Question

Consider a cubic block whose sides are \(5 \mathrm{~cm}\) long and a cylindrical block whose height and diameter are also \(5 \mathrm{~cm}\). Both blocks are initially at \(20^{\circ} \mathrm{C}\) and are made of granite $\left(k=2.5 \mathrm{~W} / \mathrm{m} \cdot \mathrm{K}\right.\( and \)\left.\alpha=1.15 \times 10^{-6} \mathrm{~m}^{2} / \mathrm{s}\right)$. Now both blocks are exposed to hot gases at \(500^{\circ} \mathrm{C}\) in a furnace on all of their surfaces with a heat transfer coefficient of $40 \mathrm{~W} / \mathrm{m}^{2} \cdot \mathrm{K}$. Determine the center temperature of each geometry after 10 , 20 , and \(60 \mathrm{~min}\). Solve this problem using the analytical oneterm approximation method.

Short answer

Based on the provided information and methodology, calculate the center temperature values of both the cubic and cylindrical granite blocks after exposure to 10, 20, and 60-minute intervals in a furnace. Provide the values for each time interval and shape.

Step-by-step solution

Identify thermal properties and constants

First, we collect the provided values as constants that we'll use to solve the problem: - Thermal conductivity (k): \(2.5 \frac{\mathrm{W}}{\mathrm{m} \cdot \mathrm{K}}\) - Thermal diffusivity (α): \(1.15 \times 10^{-6} \frac{\mathrm{m^2}}{\mathrm{s}}\) - Initial temperature: \(20^{\circ}\mathrm{C}\) - Furnace temperature: \(500^{\circ}\mathrm{C}\) - Heat transfer coefficient (h): \(40 \frac{\mathrm{W}}{\mathrm{m^2} \cdot \mathrm{K}}\) - Times to evaluate: 10, 20, and 60 minutes.

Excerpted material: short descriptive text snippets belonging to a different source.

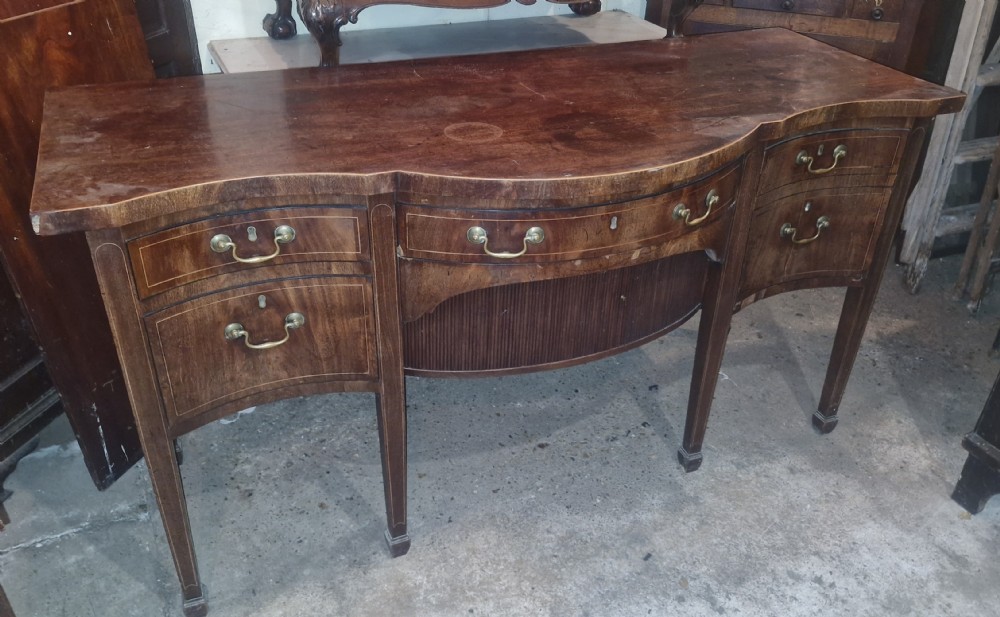 A Late Georgian mahogany serpentine front sideboard featuring line inlay, brass handles, and tapered square legs. View VI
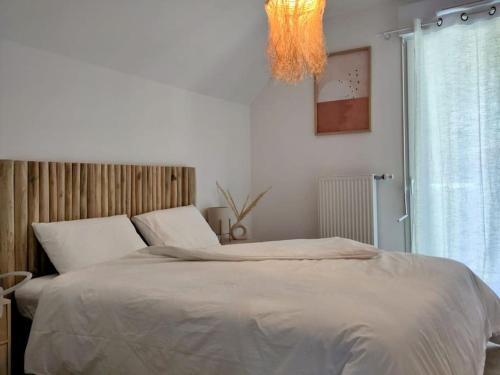 une chambre avec un grand lit et un lustre dans l'établissement Le Chevalier Gambette - Parking gratuit, à Saint-Valery-sur-Somme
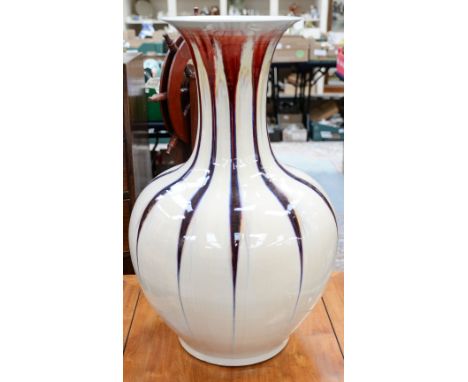 An oversize ceramic floor vase of baluster form, cream streaked with red glazes, height 86cm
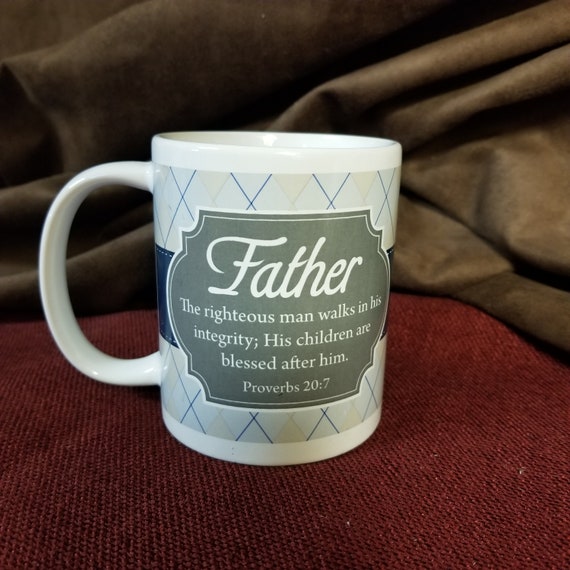 Father mug with the verse Proverbs 20:7 - The righteous man walks in his integrity; His children are blessed after him.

Remember to convert time in minutes to seconds when solving for the temperature.

Use the one-term approximation method for the cubic block

Using the one-term approximation method for a cubic block, the formula for the center temperature (\(T(0,t)\)) is: \(T(0,t) = T_\infty + (T_i - T_\infty) \sum_{n=1}^\infty exp\left(\frac{-n^2 \pi^2 \alpha t}{L^2}\right)\) Where: - \(T_\infty\) is the furnace temperature - \(T_i\) is the initial temperature - \(L\) is the half-thickness of the block (in this case, \(L = \frac{5}{2} \mathrm{~cm}\), convert this to meters) Since we're using the one-term approximation, we'll only consider the first term in the sum when \(n=1\). Calculate the center temperature for t=10, 20, and 60 minutes (convert to seconds for calculation).

Use the one-term approximation method for the cylindrical block

For the cylindrical block, the formula for the center temperature (\(T(0,t)\)) is: \(T(0,t) = T_\infty + (T_i - T_\infty) \sum_{n=1}^\infty \frac{J_0\left(\alpha_n'\right)}{\alpha_n' J_1\left(\alpha_n'\right)} exp\left(\frac{-n^2 \pi^2 \alpha t}{R^2}\right)\) Where: - \(J_0\) and \(J_1\) are the zeroth and first-order Bessel functions - \(\alpha_n'\) is the nth root of the derivative of the first-order Bessel function - \(R\) is the cylinder radius, half the diameter (in this case, \(R = \frac{5}{2} \mathrm{~cm}\), convert this to meters) Again, using the one-term approximation, we will only use the first term in the sum when \(n=1\). Calculate the center temperature for t=10, 20, and 60 minutes (convert to seconds for calculation).

Calculate the center temperature values

Calculate the center temperature values for both shapes at each given time using the formulas above. You will obtain three temperature values for the cubic block and three for the cylindrical block. These temperatures represent the center temperature of each geometry at 10, 20, and 60 minutes.